### QUOTED TEXT
>> begin

Energy is not conserved. But you can calculate the KE since you'll have the speeds.

 

[maniacp08]

Momentum is always conserved.

so mass of bullet * V(unknown) is the momentum.

So I should use the conservation of energy equation...
Change in KE + change in PE = 0
Ki would be 1/2 mv^2
kf would be 0
Ui would be 0
Uf would be mgh or mgH?

Im not sure if this is the right approach...please guide.

 

[Doc Al]

Momentum is always conserved.

so mass of bullet * V(unknown) is the momentum.

You'll need that for part B.

So I should use the conservation of energy equation...
Change in KE + change in PE = 0
Ki would be 1/2 mv^2
kf would be 0
Ui would be 0
Uf would be mgh or mgH?

You could certainly use this approach (or kinematics) to solve for the speeds in part A.

 

[maniacp08]

Shouldn't the momentum of the bullet be
(m+M) * V?

Change in KE + change in PE = 0
So I have -Ki + Uf = 0
-1/2(m+M)V^2 + _____ is the Uf when the bullet breaks free from the plywood or Uf is before the bullet breaks free from the plywood while still stuck together? (m+M)gH or mgh?
Is this answer to Part A?

Then I solve for V.
and plug this into the momentum equation?

Since I have V, so I calculate the KE initial and KE final and the difference is dissipated from the collision?

 

[Doc Al]

Shouldn't the momentum of the bullet be
(m+M) * V?

The momentum of anything is mass*velocity.

Change in KE + change in PE = 0
So I have -Ki + Uf = 0
-1/2(m+M)V^2 + _____ is the Uf when the bullet breaks free from the plywood or Uf is before the bullet breaks free from the plywood while still stuck together? (m+M)gH or mgh?
Is this answer to Part A?

Part A has to do with speeds immediately after the collision. Treat bullet and board separately. There's no reason to use "m+M". (This is a partially inelastic collision--the masses don't stick together.)

Then I solve for V.
and plug this into the momentum equation?

Once you've found the speeds of bullet and board after the collision, use momentum conservation to find the speed of the bullet before the collision.

Since I have V, so I calculate the KE initial and KE final and the difference is dissipated from the collision?

Yes. Once you have all the speeds, just calculate the KE before and after.

 

[maniacp08]

So I should do the conservation of energy on bullet and board separately.

For the bullet:
Ui = 0
Uf = mgh
Ki = 1/2 mVi^2
Kf = 0 or should be 1/2 m Vf^2?

For plywood
Ui = 0
Uf = MgH
Ki = 0
Kf = 1/2M Vf^2

Solve for Vf for the plywood?

 

[Doc Al]

So I should do the conservation of energy on bullet and board separately.

>> end

### INFORMATION SHOWN
>> begin

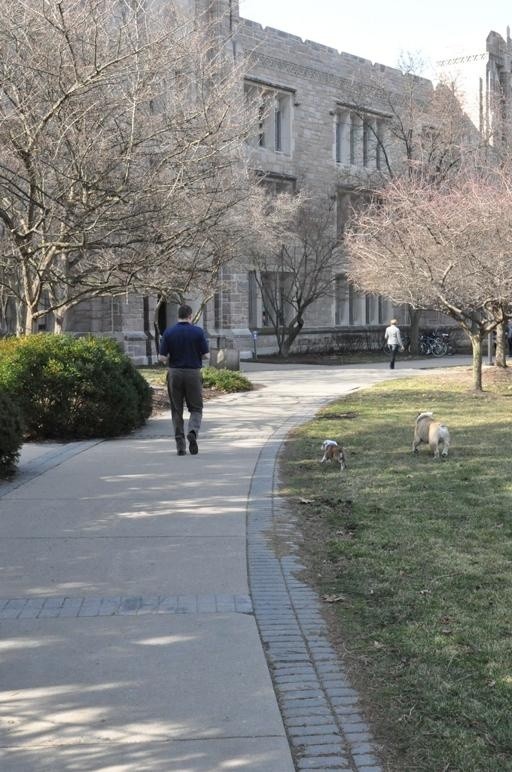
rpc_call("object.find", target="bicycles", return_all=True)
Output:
[383,330,455,357]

>> end

### PROBLEMS TO WORK ON
**1.** Answer these questions using the bullet-and-plywood thread.
(a) Which quantity does the thread say is always conserved?
(b) According to Doc Al, what is the momentum of anything?
(c) What kind of collision does Doc Al call this one?
**2.** Pick up the bullet-and-plywood thread from its last line and keep it going.
The listing isn't needed for any of this.

### FINAL RESULTS
**1.**
(a) Momentum.
(b) Mass times velocity.
(c) A partially inelastic collision, where the masses don't stick together.

**2.**
Yes, in order to solve for the speeds of bullet and board after the collision. When doing that calculation, the final speed of each is zero.

For the bullet:
Ui = 0
Uf = mgh
Ki = 1/2 mVi^2
Kf = 0 or should be 1/2 m Vf^2?

You are finding the speed of the bullet (after the collision). The final speed, when it's risen to height h, is zero.

For plywood
Ui = 0
Uf = MgH
Ki = 0
Kf = 1/2M Vf^2

Solve for Vf for the plywood?

No. Again you are solving for the speed of the plywood immediately after the collision, so the final speed is zero.

Note that here you are not really analyzing the collision at all. (That comes later.) You are analyzing the speeds after the collision. Using the height they each rise to, you can calculate the speeds they must have had right after the collision.

 

[maniacp08]

So for the bullet after the collision is
Ui = 0 and Kf = 0
-1/2 m * Vi^2 = mgh
Vi = root of 2gh

The plywood after the collision is
Ui = 0 and Kf = 0
-1/2 M * Vi^2 = MgH
Vi = root of 2gH

So now I should use conservation of momentum to find the speed before the collision?
p = mass * velocity

momentum for the bullet is
p = m * root of 2gh?

momentum for the plywood is
p = m * root of 2gH?

For Part C:
1/2 m * Vi(bullet)^2 + 1/2 M * Vi(plywood)^2 = KE initial
Using the V from part A?
1/2 m * Vf(bullet)^2 + 1/2 M * Vf(plywood)^2 = KE final
Using the V from Part B?

 

[Doc Al]

So for the bullet after the collision is
Ui = 0 and Kf = 0
-1/2 m * Vi^2 = mgh
Vi = root of 2gh

The plywood after the collision is
Ui = 0 and Kf = 0
-1/2 M * Vi^2 = MgH
Vi = root of 2gH

Good.

So now I should use conservation of momentum to find the speed before the collision?
p = mass * velocity

momentum for the bullet is
p = m * root of 2gh?

momentum for the plywood is
p = m * root of 2gH?

Set the initial momentum of the bullet equal to the final momentum of bullet and board. Use that to solve for the speed of the bullet before the collision.

For Part C:
1/2 m * Vi(bullet)^2 + 1/2 M * Vi(plywood)^2 = KE initial
Using the V from part A?
1/2 m * Vf(bullet)^2 + 1/2 M * Vf(plywood)^2 = KE final
Using the V from Part B?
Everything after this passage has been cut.